Zinc is a mineral that’s necessary to maintain healthy gums, and not consuming enough zinc may increase your risk of developing periodontal disease, and cavity-causing bacteria. Zinc also has anti-inflammatory properties, which may help reduce gum inflammation.
Pumpkin seeds, cashews, mushrooms, legumes are some food sources of zinc.
As an antioxidant, CoQ10 has not only anti-inflammatory properties but also offers protection by fighting free radicals on a cellular level. Studies have shown CoQ10 can increase antioxidant enzymes in the gums, therefore helping prevent periodontal disease.
Nuts, seeds, legumes, and vegetables, along with organ meats like liver, are high in CoQ10.
9. B Vitamins
There’s a whole range of B Vitamins including, B-2 (riboflavin), B-3 (niacin), B-9 (folate), and B-12.
Canker sores and ulcers on the corners of lips can be a sign of a deficiency in these vital B Vitamins. Inflammation of the tongue and gums can also indicate B Vitamins deficiency.
Foods rich in Vitamin B include poultry, red meat, spinach, almonds, legumes, and dairy products. Vitamin B supplements are also readily available.

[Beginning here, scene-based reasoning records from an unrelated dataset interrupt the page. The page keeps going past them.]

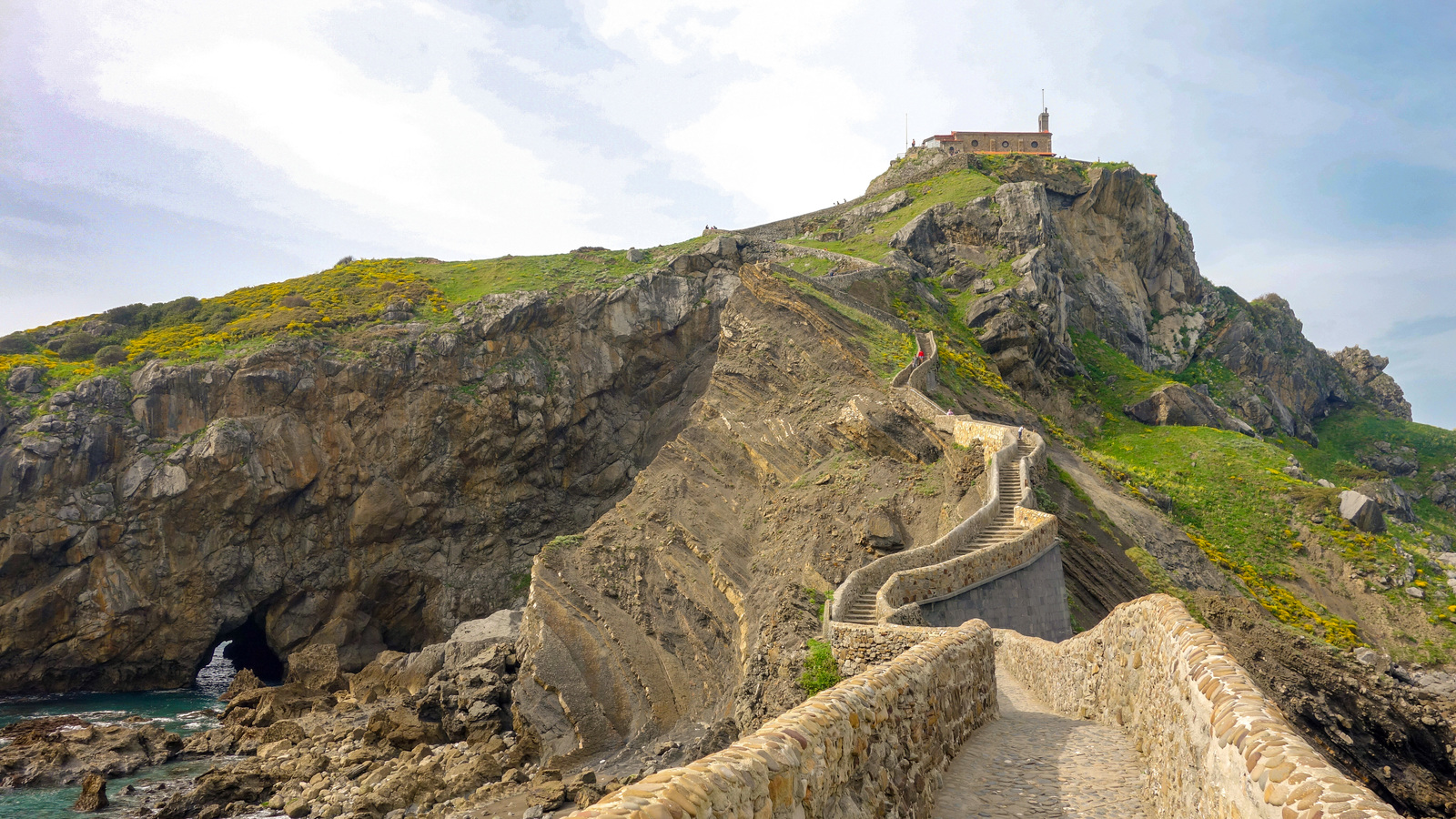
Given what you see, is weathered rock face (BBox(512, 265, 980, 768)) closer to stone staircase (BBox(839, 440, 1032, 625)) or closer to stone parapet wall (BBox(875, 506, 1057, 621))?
stone staircase (BBox(839, 440, 1032, 625))

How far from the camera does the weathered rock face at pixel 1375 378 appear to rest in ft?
262

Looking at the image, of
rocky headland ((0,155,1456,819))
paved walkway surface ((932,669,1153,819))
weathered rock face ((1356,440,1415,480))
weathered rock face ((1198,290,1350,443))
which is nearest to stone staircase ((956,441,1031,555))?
rocky headland ((0,155,1456,819))

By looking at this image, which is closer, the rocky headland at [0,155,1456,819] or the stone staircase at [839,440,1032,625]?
the stone staircase at [839,440,1032,625]

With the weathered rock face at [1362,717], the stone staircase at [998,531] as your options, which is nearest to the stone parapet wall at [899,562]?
the stone staircase at [998,531]

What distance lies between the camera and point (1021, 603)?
21.1 m

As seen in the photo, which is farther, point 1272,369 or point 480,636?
point 1272,369

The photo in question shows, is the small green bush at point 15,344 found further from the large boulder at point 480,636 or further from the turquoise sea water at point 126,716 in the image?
the large boulder at point 480,636

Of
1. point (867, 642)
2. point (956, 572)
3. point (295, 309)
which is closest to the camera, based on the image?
point (867, 642)

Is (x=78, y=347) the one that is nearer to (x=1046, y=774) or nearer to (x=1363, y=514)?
(x=1046, y=774)

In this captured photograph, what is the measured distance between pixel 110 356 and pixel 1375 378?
367 feet

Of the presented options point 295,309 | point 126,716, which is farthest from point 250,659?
point 295,309

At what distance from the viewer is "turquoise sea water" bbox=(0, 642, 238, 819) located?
1006 inches

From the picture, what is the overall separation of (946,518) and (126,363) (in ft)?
157

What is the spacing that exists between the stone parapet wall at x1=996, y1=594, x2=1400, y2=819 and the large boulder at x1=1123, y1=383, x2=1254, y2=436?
135ft
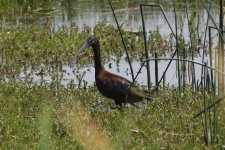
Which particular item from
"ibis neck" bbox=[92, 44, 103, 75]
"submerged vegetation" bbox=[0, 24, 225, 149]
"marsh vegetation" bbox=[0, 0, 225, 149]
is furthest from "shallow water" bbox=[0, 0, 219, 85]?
"ibis neck" bbox=[92, 44, 103, 75]

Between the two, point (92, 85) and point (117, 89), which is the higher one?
point (117, 89)

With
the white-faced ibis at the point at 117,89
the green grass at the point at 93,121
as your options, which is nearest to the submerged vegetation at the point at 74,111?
the green grass at the point at 93,121

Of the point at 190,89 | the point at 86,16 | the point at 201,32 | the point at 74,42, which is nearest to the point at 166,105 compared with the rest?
the point at 190,89

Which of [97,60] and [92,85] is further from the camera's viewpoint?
[92,85]

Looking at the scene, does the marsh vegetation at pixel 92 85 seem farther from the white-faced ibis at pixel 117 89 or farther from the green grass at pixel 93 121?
the white-faced ibis at pixel 117 89

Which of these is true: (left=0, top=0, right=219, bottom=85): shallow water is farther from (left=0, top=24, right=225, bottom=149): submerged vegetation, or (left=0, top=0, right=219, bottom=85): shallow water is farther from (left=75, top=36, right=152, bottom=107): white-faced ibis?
(left=75, top=36, right=152, bottom=107): white-faced ibis


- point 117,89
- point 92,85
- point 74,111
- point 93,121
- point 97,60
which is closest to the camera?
point 93,121

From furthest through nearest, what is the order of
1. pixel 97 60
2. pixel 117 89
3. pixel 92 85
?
pixel 92 85
pixel 97 60
pixel 117 89

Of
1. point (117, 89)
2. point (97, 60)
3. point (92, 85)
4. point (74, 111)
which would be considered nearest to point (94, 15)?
point (92, 85)

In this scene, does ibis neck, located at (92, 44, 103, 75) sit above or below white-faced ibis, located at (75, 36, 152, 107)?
above

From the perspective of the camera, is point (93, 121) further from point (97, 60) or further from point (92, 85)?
point (92, 85)

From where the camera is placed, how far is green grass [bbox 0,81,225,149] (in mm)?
6863

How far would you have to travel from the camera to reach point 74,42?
12.3 m

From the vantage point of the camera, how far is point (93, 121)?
25.9 ft
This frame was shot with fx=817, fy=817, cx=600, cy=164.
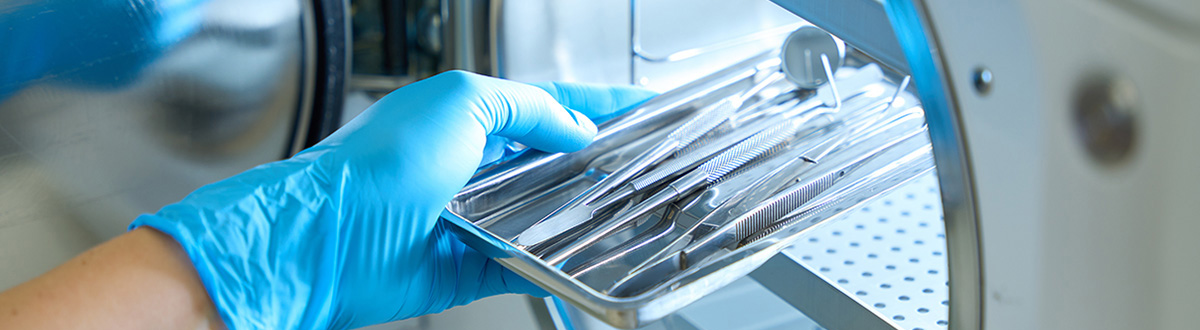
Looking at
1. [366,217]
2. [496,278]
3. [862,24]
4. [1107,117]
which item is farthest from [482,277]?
[1107,117]

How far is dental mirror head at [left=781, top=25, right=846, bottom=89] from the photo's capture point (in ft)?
2.90

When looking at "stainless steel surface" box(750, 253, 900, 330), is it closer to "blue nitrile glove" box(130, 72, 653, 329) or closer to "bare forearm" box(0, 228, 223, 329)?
"blue nitrile glove" box(130, 72, 653, 329)

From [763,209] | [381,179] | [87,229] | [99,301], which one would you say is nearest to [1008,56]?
[763,209]

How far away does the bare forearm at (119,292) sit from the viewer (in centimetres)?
55

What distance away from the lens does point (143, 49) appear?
0.85 meters

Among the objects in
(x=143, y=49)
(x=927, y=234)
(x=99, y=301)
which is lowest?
(x=927, y=234)

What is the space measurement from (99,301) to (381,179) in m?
0.21

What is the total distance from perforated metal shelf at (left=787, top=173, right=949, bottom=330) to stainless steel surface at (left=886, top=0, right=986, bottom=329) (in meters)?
0.33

Potassium is great for keeping tooth enamel strong and preventing demineralization of bones and teeth, and therefore, helping to prevent tooth decay.
It is also a key vitamin for creating blood clots which is necessary if you experience bleeding gums while brushing or if you’re recovering from oral surgery like wisdom teeth extraction.
Potassium rich foods include bananas, leafy green veggies, avocados, milk, and cheese.
A Healthy Diet is the Basis for Healthy Teeth
The key to a bright smile is a healthy smile, and the key to a healthy smile is a nourished body. A large part of maintaining exceptional oral health is eating a balanced, nutrient-dense diet full of whole foods. If you are worried that you’re not getting enough of certain nutrients, see your doctor for a blood test and discuss supplementation if necessary.